Asian shares steadied Thursday, but investor sentiment remained vulnerable in the face of weak corporate earnings.

The MSCI index of Asia-Pacific shares outside Japan was about flat, having fallen the past four days, Reuters reported. Australian shares were barely changed, while South Korean shares opened down 0.4 percent. Japan's Nikkei average opened little changed.

"Global sentiment is not conducive to risk-taking. In fact we are seeing more defensive plays," said Lee Kyung-soo, an analyst at Shinyoung Securities, adding that the Korean stock market will likely hold steady ahead of third quarter results from Hyundai Motor Co (005380.KS).

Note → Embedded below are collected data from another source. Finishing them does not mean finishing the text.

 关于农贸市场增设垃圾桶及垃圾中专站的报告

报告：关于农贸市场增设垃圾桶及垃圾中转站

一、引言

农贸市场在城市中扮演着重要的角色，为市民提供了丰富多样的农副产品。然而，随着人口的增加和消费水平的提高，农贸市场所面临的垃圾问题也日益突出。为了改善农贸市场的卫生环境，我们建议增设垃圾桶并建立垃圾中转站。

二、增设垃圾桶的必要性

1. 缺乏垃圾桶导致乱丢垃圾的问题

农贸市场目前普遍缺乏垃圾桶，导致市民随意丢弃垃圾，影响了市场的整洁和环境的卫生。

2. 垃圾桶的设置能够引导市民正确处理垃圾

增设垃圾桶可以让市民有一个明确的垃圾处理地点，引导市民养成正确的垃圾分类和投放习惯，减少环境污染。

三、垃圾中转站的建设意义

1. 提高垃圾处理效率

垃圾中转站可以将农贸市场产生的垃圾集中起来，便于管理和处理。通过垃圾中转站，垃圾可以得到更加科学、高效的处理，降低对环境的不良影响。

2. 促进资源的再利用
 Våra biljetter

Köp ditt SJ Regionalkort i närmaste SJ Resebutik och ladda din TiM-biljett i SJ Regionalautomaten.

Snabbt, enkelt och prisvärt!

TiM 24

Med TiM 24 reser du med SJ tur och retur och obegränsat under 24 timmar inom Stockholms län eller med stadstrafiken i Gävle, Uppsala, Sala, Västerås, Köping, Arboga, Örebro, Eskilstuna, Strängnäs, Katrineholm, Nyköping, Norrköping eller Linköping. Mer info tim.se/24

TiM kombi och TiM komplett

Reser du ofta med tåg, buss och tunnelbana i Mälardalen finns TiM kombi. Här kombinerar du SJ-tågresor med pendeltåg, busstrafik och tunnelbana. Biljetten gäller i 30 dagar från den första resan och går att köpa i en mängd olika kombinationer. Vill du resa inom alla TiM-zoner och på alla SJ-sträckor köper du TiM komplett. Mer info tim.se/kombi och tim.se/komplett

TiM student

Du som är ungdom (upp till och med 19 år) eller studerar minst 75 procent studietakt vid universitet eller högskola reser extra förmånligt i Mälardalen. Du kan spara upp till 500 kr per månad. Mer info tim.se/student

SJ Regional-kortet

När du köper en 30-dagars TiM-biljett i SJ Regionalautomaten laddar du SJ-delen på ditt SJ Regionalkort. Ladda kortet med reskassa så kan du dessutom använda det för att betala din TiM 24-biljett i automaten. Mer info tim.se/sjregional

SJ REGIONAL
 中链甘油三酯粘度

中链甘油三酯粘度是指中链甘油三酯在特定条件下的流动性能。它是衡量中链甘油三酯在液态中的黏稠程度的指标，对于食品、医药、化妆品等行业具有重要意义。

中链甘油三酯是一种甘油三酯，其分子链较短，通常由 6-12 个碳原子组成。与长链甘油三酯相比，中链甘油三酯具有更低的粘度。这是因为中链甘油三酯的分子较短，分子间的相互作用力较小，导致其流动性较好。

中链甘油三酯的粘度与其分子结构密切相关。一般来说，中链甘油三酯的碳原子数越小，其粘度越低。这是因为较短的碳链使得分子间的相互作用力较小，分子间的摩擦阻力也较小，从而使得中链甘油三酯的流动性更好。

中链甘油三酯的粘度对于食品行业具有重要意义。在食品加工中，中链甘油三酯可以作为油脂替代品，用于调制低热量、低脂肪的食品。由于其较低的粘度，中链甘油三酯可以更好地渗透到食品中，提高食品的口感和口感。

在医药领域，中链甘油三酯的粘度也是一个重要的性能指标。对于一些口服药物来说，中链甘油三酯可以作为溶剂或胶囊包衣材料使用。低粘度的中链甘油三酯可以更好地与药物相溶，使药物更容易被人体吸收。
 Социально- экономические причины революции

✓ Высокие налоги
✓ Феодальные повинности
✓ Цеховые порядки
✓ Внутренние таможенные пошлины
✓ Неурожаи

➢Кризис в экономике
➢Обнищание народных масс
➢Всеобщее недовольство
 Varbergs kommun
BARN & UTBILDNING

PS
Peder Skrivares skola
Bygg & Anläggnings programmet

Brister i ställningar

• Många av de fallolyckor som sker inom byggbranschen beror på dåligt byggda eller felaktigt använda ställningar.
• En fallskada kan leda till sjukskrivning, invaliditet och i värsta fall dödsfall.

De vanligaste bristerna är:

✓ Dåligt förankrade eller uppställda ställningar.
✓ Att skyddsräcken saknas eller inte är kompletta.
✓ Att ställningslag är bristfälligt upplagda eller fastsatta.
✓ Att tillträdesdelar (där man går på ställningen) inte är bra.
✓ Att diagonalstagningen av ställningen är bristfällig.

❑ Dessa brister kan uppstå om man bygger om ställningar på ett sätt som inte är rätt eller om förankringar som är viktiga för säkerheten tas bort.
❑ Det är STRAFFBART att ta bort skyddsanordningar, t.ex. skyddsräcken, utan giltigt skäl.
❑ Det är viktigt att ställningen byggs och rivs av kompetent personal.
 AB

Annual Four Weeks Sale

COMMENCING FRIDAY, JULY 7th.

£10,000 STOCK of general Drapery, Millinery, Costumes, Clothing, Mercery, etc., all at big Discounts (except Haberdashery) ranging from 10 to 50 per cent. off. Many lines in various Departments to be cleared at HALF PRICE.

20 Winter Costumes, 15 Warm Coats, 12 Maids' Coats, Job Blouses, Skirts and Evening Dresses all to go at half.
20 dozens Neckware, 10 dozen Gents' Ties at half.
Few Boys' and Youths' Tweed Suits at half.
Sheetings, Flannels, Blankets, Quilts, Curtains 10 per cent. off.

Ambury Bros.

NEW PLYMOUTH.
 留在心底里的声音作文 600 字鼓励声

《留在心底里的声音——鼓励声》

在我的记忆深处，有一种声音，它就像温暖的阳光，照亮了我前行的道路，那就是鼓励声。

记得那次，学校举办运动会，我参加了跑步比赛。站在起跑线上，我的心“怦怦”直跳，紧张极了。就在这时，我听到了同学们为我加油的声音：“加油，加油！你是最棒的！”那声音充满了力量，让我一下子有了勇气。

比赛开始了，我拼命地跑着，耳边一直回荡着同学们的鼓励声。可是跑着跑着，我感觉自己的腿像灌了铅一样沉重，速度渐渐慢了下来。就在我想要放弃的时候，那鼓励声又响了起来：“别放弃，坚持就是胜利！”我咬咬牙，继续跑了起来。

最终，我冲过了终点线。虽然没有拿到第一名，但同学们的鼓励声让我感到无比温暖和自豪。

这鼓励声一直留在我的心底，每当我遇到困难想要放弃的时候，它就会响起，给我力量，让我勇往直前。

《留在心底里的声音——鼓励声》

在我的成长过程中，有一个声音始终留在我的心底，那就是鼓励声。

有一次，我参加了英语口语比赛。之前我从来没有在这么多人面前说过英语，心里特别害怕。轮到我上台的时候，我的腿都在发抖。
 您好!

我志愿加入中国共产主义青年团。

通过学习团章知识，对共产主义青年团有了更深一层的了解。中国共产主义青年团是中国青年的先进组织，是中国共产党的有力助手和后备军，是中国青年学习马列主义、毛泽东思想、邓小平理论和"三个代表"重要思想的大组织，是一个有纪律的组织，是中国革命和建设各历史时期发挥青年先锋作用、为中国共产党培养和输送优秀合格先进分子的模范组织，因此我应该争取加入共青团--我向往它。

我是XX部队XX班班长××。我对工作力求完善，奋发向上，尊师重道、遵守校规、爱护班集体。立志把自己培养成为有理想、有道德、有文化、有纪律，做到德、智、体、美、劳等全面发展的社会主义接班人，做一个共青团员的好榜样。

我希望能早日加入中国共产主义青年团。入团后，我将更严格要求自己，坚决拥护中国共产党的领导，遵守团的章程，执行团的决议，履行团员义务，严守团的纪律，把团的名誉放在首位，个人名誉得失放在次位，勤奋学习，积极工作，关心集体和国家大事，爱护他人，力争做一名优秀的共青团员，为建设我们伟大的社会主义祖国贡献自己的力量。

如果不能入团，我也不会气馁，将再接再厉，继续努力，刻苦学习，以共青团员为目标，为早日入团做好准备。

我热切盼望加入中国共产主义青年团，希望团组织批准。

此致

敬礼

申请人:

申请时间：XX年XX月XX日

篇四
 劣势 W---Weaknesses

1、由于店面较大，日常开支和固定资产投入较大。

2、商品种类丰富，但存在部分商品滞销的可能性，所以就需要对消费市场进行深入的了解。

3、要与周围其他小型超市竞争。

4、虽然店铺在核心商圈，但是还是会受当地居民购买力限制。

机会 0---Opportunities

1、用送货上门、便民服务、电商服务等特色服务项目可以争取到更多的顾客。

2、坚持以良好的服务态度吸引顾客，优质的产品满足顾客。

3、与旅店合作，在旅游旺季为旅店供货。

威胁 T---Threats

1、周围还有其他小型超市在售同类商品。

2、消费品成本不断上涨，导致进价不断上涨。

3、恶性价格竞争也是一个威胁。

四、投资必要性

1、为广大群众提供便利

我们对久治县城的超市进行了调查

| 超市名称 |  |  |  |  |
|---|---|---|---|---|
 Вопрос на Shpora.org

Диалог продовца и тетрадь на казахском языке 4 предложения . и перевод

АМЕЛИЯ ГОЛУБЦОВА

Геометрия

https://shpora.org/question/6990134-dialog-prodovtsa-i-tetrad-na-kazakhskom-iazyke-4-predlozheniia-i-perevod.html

With investors rapidly lowering third-quarter expectations and bracing for more disappointing news, Lee said it was unlikely that Hyundai’s earnings will shock the market.

U.S. stocks fell and the dollar gained on Wednesday after the U.S. Federal Reserve maintained its policy of stimulating growth until the job market improves.

The dollar index measured against a basket of major currencies reached a two-week high of 80.151 Wednesday after the Fed's decision, pulling the euro down to a near two-week low of $1.29205.

The dollar was up 0.1 percent at 79.87 against the yen to hover near its highest since early July of 80.02 touched on Tuesday. The euro eased 0.1 percent to $1.2964.

Brent was steady around $107.89 a barrel, after falling for a seventh consecutive session on Wednesday, as rising U.S. crude inventories and weak euro zone economic data offset supportive signs that Chinese petroleum demand could stage a recovery.

U.S. crude inched up 0.1 percent to $85.77 on Thursday, after settling at its lowest since July of $85.73.